As a Goddard College student in the late 90’s during the waning years of the resident undergraduate program, I took a group study titled “Earth Household Arts”, which was instructed by Charles Woodard and Rob Tarule. Charles (who sadly passed away in 2010) spent more than 30 years as both student and teacher of sustainable agriculture and natural history at Goddard. Rob, a medieval historian, writer, expert 17th century furniture maker, and former head of Mechanick Arts at Plymouth Plantation, was returning to teach again at Goddard.
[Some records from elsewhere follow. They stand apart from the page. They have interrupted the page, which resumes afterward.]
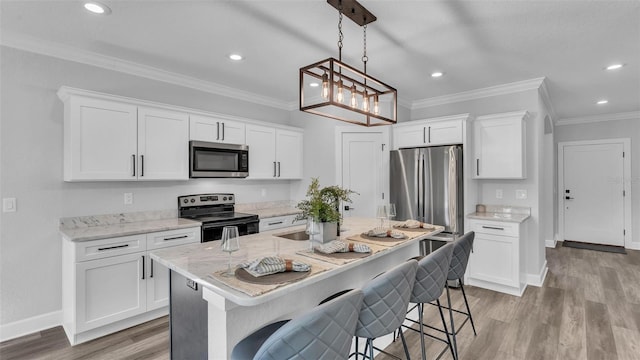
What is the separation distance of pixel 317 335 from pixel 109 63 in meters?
3.39

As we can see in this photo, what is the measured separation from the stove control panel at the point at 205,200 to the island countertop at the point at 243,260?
1.71 m

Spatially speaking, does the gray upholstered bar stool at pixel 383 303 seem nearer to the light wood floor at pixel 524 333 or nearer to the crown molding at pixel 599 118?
the light wood floor at pixel 524 333

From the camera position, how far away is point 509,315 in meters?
3.13

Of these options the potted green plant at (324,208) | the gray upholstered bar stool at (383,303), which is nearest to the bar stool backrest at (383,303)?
the gray upholstered bar stool at (383,303)

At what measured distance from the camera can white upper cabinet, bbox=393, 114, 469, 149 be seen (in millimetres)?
4023

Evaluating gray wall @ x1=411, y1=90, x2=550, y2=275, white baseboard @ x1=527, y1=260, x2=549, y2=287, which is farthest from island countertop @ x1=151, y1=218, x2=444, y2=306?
white baseboard @ x1=527, y1=260, x2=549, y2=287

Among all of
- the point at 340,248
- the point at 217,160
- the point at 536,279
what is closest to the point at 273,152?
the point at 217,160

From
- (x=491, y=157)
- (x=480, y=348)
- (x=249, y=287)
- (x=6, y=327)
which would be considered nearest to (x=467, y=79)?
(x=491, y=157)

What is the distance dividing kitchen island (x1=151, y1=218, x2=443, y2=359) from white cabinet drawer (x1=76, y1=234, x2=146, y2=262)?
44.8 inches

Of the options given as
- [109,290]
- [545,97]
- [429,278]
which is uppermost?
A: [545,97]

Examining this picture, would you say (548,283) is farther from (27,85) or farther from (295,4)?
(27,85)

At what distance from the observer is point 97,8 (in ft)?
7.45

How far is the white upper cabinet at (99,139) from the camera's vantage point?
2781 millimetres

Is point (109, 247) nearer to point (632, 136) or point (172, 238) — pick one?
point (172, 238)
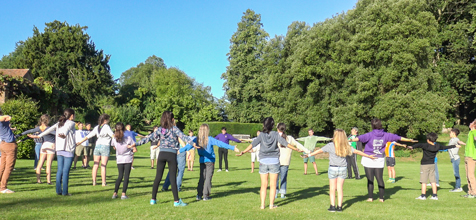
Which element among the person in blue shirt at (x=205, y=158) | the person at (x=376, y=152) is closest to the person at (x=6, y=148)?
the person in blue shirt at (x=205, y=158)

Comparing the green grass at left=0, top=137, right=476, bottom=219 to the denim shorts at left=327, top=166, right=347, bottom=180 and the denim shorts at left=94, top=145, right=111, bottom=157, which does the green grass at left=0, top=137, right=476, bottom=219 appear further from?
the denim shorts at left=94, top=145, right=111, bottom=157

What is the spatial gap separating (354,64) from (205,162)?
99.3ft

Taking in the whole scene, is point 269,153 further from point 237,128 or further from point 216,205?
point 237,128

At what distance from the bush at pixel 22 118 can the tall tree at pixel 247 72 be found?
34.0m

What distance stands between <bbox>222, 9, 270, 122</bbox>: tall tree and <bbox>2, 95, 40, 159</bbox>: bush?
112 feet

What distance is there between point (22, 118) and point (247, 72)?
3603 cm

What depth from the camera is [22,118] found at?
25.7 meters

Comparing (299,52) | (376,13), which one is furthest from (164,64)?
(376,13)

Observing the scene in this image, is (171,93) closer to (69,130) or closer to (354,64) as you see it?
(354,64)

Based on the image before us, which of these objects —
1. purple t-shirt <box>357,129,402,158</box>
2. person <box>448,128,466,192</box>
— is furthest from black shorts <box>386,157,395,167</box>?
purple t-shirt <box>357,129,402,158</box>

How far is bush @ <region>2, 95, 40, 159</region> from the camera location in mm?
25297

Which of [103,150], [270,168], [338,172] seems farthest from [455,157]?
[103,150]

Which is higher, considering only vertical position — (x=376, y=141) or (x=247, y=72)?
(x=247, y=72)

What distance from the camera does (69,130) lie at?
32.4 feet
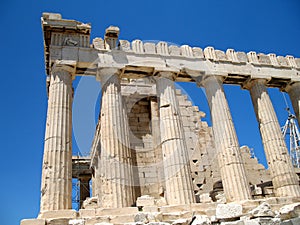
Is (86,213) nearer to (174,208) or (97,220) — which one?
(97,220)

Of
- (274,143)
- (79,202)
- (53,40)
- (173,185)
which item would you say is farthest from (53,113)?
(79,202)

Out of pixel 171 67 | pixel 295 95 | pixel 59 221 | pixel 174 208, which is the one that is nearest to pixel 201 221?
pixel 174 208

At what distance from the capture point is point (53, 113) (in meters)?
14.1

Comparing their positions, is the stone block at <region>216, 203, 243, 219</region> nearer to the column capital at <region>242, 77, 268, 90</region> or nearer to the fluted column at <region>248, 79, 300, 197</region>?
the fluted column at <region>248, 79, 300, 197</region>

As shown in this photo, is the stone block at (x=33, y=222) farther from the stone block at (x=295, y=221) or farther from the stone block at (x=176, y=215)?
the stone block at (x=295, y=221)

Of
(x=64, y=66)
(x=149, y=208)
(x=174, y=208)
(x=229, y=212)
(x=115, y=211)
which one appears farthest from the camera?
(x=64, y=66)

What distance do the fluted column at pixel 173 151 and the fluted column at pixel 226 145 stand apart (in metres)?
2.05

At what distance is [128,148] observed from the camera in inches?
571

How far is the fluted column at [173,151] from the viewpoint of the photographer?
13883 millimetres

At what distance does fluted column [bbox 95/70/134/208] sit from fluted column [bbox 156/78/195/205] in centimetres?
187

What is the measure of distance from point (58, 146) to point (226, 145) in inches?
330

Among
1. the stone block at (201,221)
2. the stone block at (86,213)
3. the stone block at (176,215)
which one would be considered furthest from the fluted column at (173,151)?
the stone block at (201,221)

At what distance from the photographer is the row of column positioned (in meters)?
12.9

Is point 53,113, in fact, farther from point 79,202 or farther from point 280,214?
point 79,202
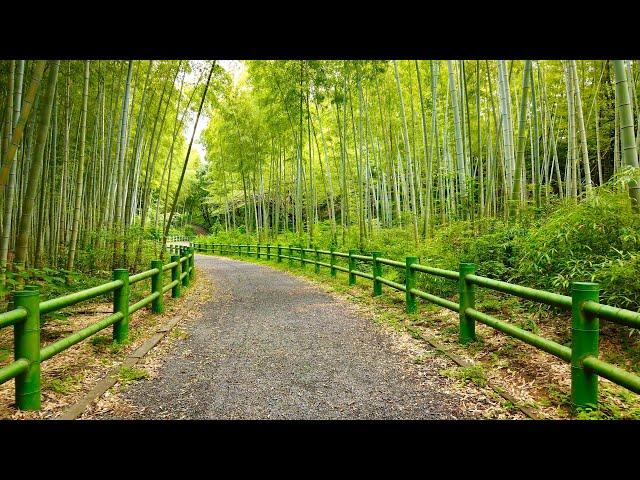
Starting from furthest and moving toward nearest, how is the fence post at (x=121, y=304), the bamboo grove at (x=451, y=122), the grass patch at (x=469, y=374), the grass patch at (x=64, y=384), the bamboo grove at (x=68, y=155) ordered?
the bamboo grove at (x=451, y=122) < the bamboo grove at (x=68, y=155) < the fence post at (x=121, y=304) < the grass patch at (x=469, y=374) < the grass patch at (x=64, y=384)

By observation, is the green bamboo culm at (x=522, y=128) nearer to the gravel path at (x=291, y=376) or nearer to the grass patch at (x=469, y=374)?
the gravel path at (x=291, y=376)

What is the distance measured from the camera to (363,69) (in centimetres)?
Result: 943

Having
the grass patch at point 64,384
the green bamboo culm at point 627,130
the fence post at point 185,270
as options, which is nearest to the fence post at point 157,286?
the grass patch at point 64,384

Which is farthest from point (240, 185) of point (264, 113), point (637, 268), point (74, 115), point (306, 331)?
point (637, 268)

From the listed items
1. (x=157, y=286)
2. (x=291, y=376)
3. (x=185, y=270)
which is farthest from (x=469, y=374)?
(x=185, y=270)

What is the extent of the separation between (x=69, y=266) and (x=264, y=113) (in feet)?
31.1

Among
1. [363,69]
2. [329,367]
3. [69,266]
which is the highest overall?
[363,69]

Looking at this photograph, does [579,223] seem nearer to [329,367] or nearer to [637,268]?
[637,268]

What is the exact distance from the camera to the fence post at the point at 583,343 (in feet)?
7.66

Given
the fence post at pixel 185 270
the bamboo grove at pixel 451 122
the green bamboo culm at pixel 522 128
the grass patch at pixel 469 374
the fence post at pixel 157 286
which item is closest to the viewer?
the grass patch at pixel 469 374

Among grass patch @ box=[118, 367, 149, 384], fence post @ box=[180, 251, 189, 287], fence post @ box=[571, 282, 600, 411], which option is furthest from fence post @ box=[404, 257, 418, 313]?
fence post @ box=[180, 251, 189, 287]

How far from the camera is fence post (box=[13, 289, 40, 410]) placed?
97.0 inches

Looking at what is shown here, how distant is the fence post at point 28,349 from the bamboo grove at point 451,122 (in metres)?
4.45

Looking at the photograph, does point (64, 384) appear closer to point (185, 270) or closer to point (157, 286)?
point (157, 286)
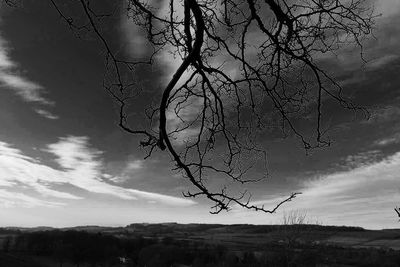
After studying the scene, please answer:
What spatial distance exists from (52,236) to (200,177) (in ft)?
498

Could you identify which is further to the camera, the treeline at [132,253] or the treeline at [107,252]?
the treeline at [107,252]

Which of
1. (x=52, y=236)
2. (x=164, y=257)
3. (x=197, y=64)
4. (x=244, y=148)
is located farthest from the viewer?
(x=52, y=236)

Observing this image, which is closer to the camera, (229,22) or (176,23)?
(176,23)

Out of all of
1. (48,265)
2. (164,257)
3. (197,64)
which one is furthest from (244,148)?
(48,265)

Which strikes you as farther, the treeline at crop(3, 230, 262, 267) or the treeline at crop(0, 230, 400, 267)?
the treeline at crop(3, 230, 262, 267)

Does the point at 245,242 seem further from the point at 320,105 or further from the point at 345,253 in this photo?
the point at 320,105

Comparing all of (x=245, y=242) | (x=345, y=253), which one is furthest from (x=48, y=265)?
(x=345, y=253)

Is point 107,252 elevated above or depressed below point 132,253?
below

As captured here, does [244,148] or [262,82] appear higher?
[262,82]

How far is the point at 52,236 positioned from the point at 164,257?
4396 centimetres

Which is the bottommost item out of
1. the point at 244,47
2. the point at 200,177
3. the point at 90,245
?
the point at 200,177

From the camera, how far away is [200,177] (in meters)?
3.07

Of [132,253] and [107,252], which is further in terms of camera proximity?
[132,253]

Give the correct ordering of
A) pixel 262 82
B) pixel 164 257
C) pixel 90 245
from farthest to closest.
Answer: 1. pixel 90 245
2. pixel 164 257
3. pixel 262 82
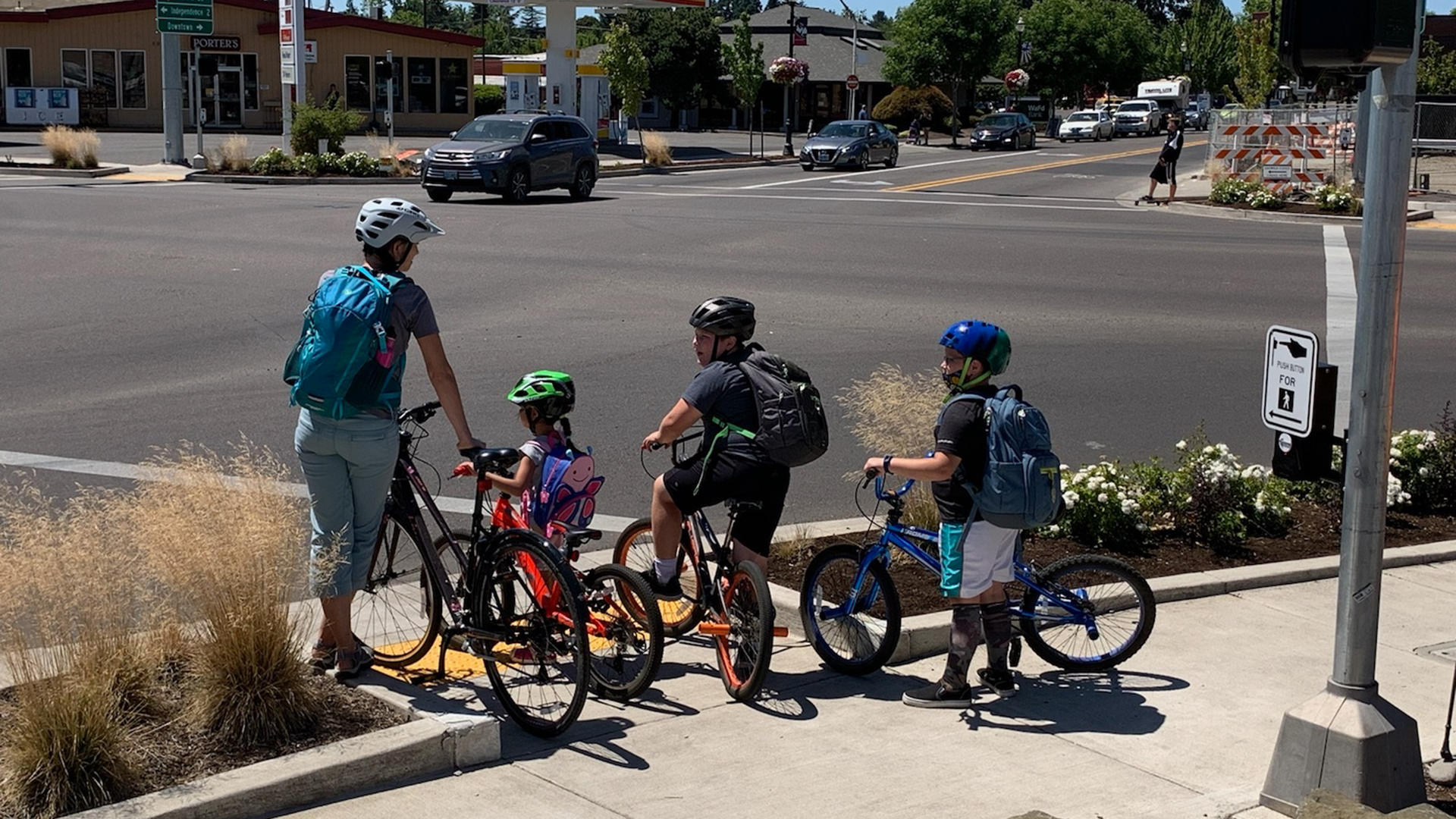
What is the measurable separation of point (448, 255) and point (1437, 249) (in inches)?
567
In this remarkable group study we explored a wide variety of student-determined interests grounded in “the ways of the past”, visiting Vermont craftspeople engaged in these skills and practices, and learning how to practice some of the skills ourselves. In a final weekend group trip to New Alchemy Institute and Plymouth Plantation, we spent the evening reading our semester papers out loud to one another in the hall of a closed down summer camp. What I explored in this group study inspired me, and a few others, further into the “Earth Household Arts” and pre-industrial technology.
I was instantly enamored with the old tools after Rob demonstrated the use of a froe in the classroom, spread out some tools on a table, and talked about a pole lathe and a shaving horse. He passed around some Oak pins pulled from joinery and bearing evidence of the “draw bore”. Rob in his patient and thoughtful manner guided a small number of us through numerous and increasingly complex green wood and timber framing projects over the course of several years until the residential program was shuttered.
All of this is prelude to share the great joy we had in being able to host Rob for a visit and coffee and a bowl of soup this March at our place in Roxbury, after not having seen him in about 16 years.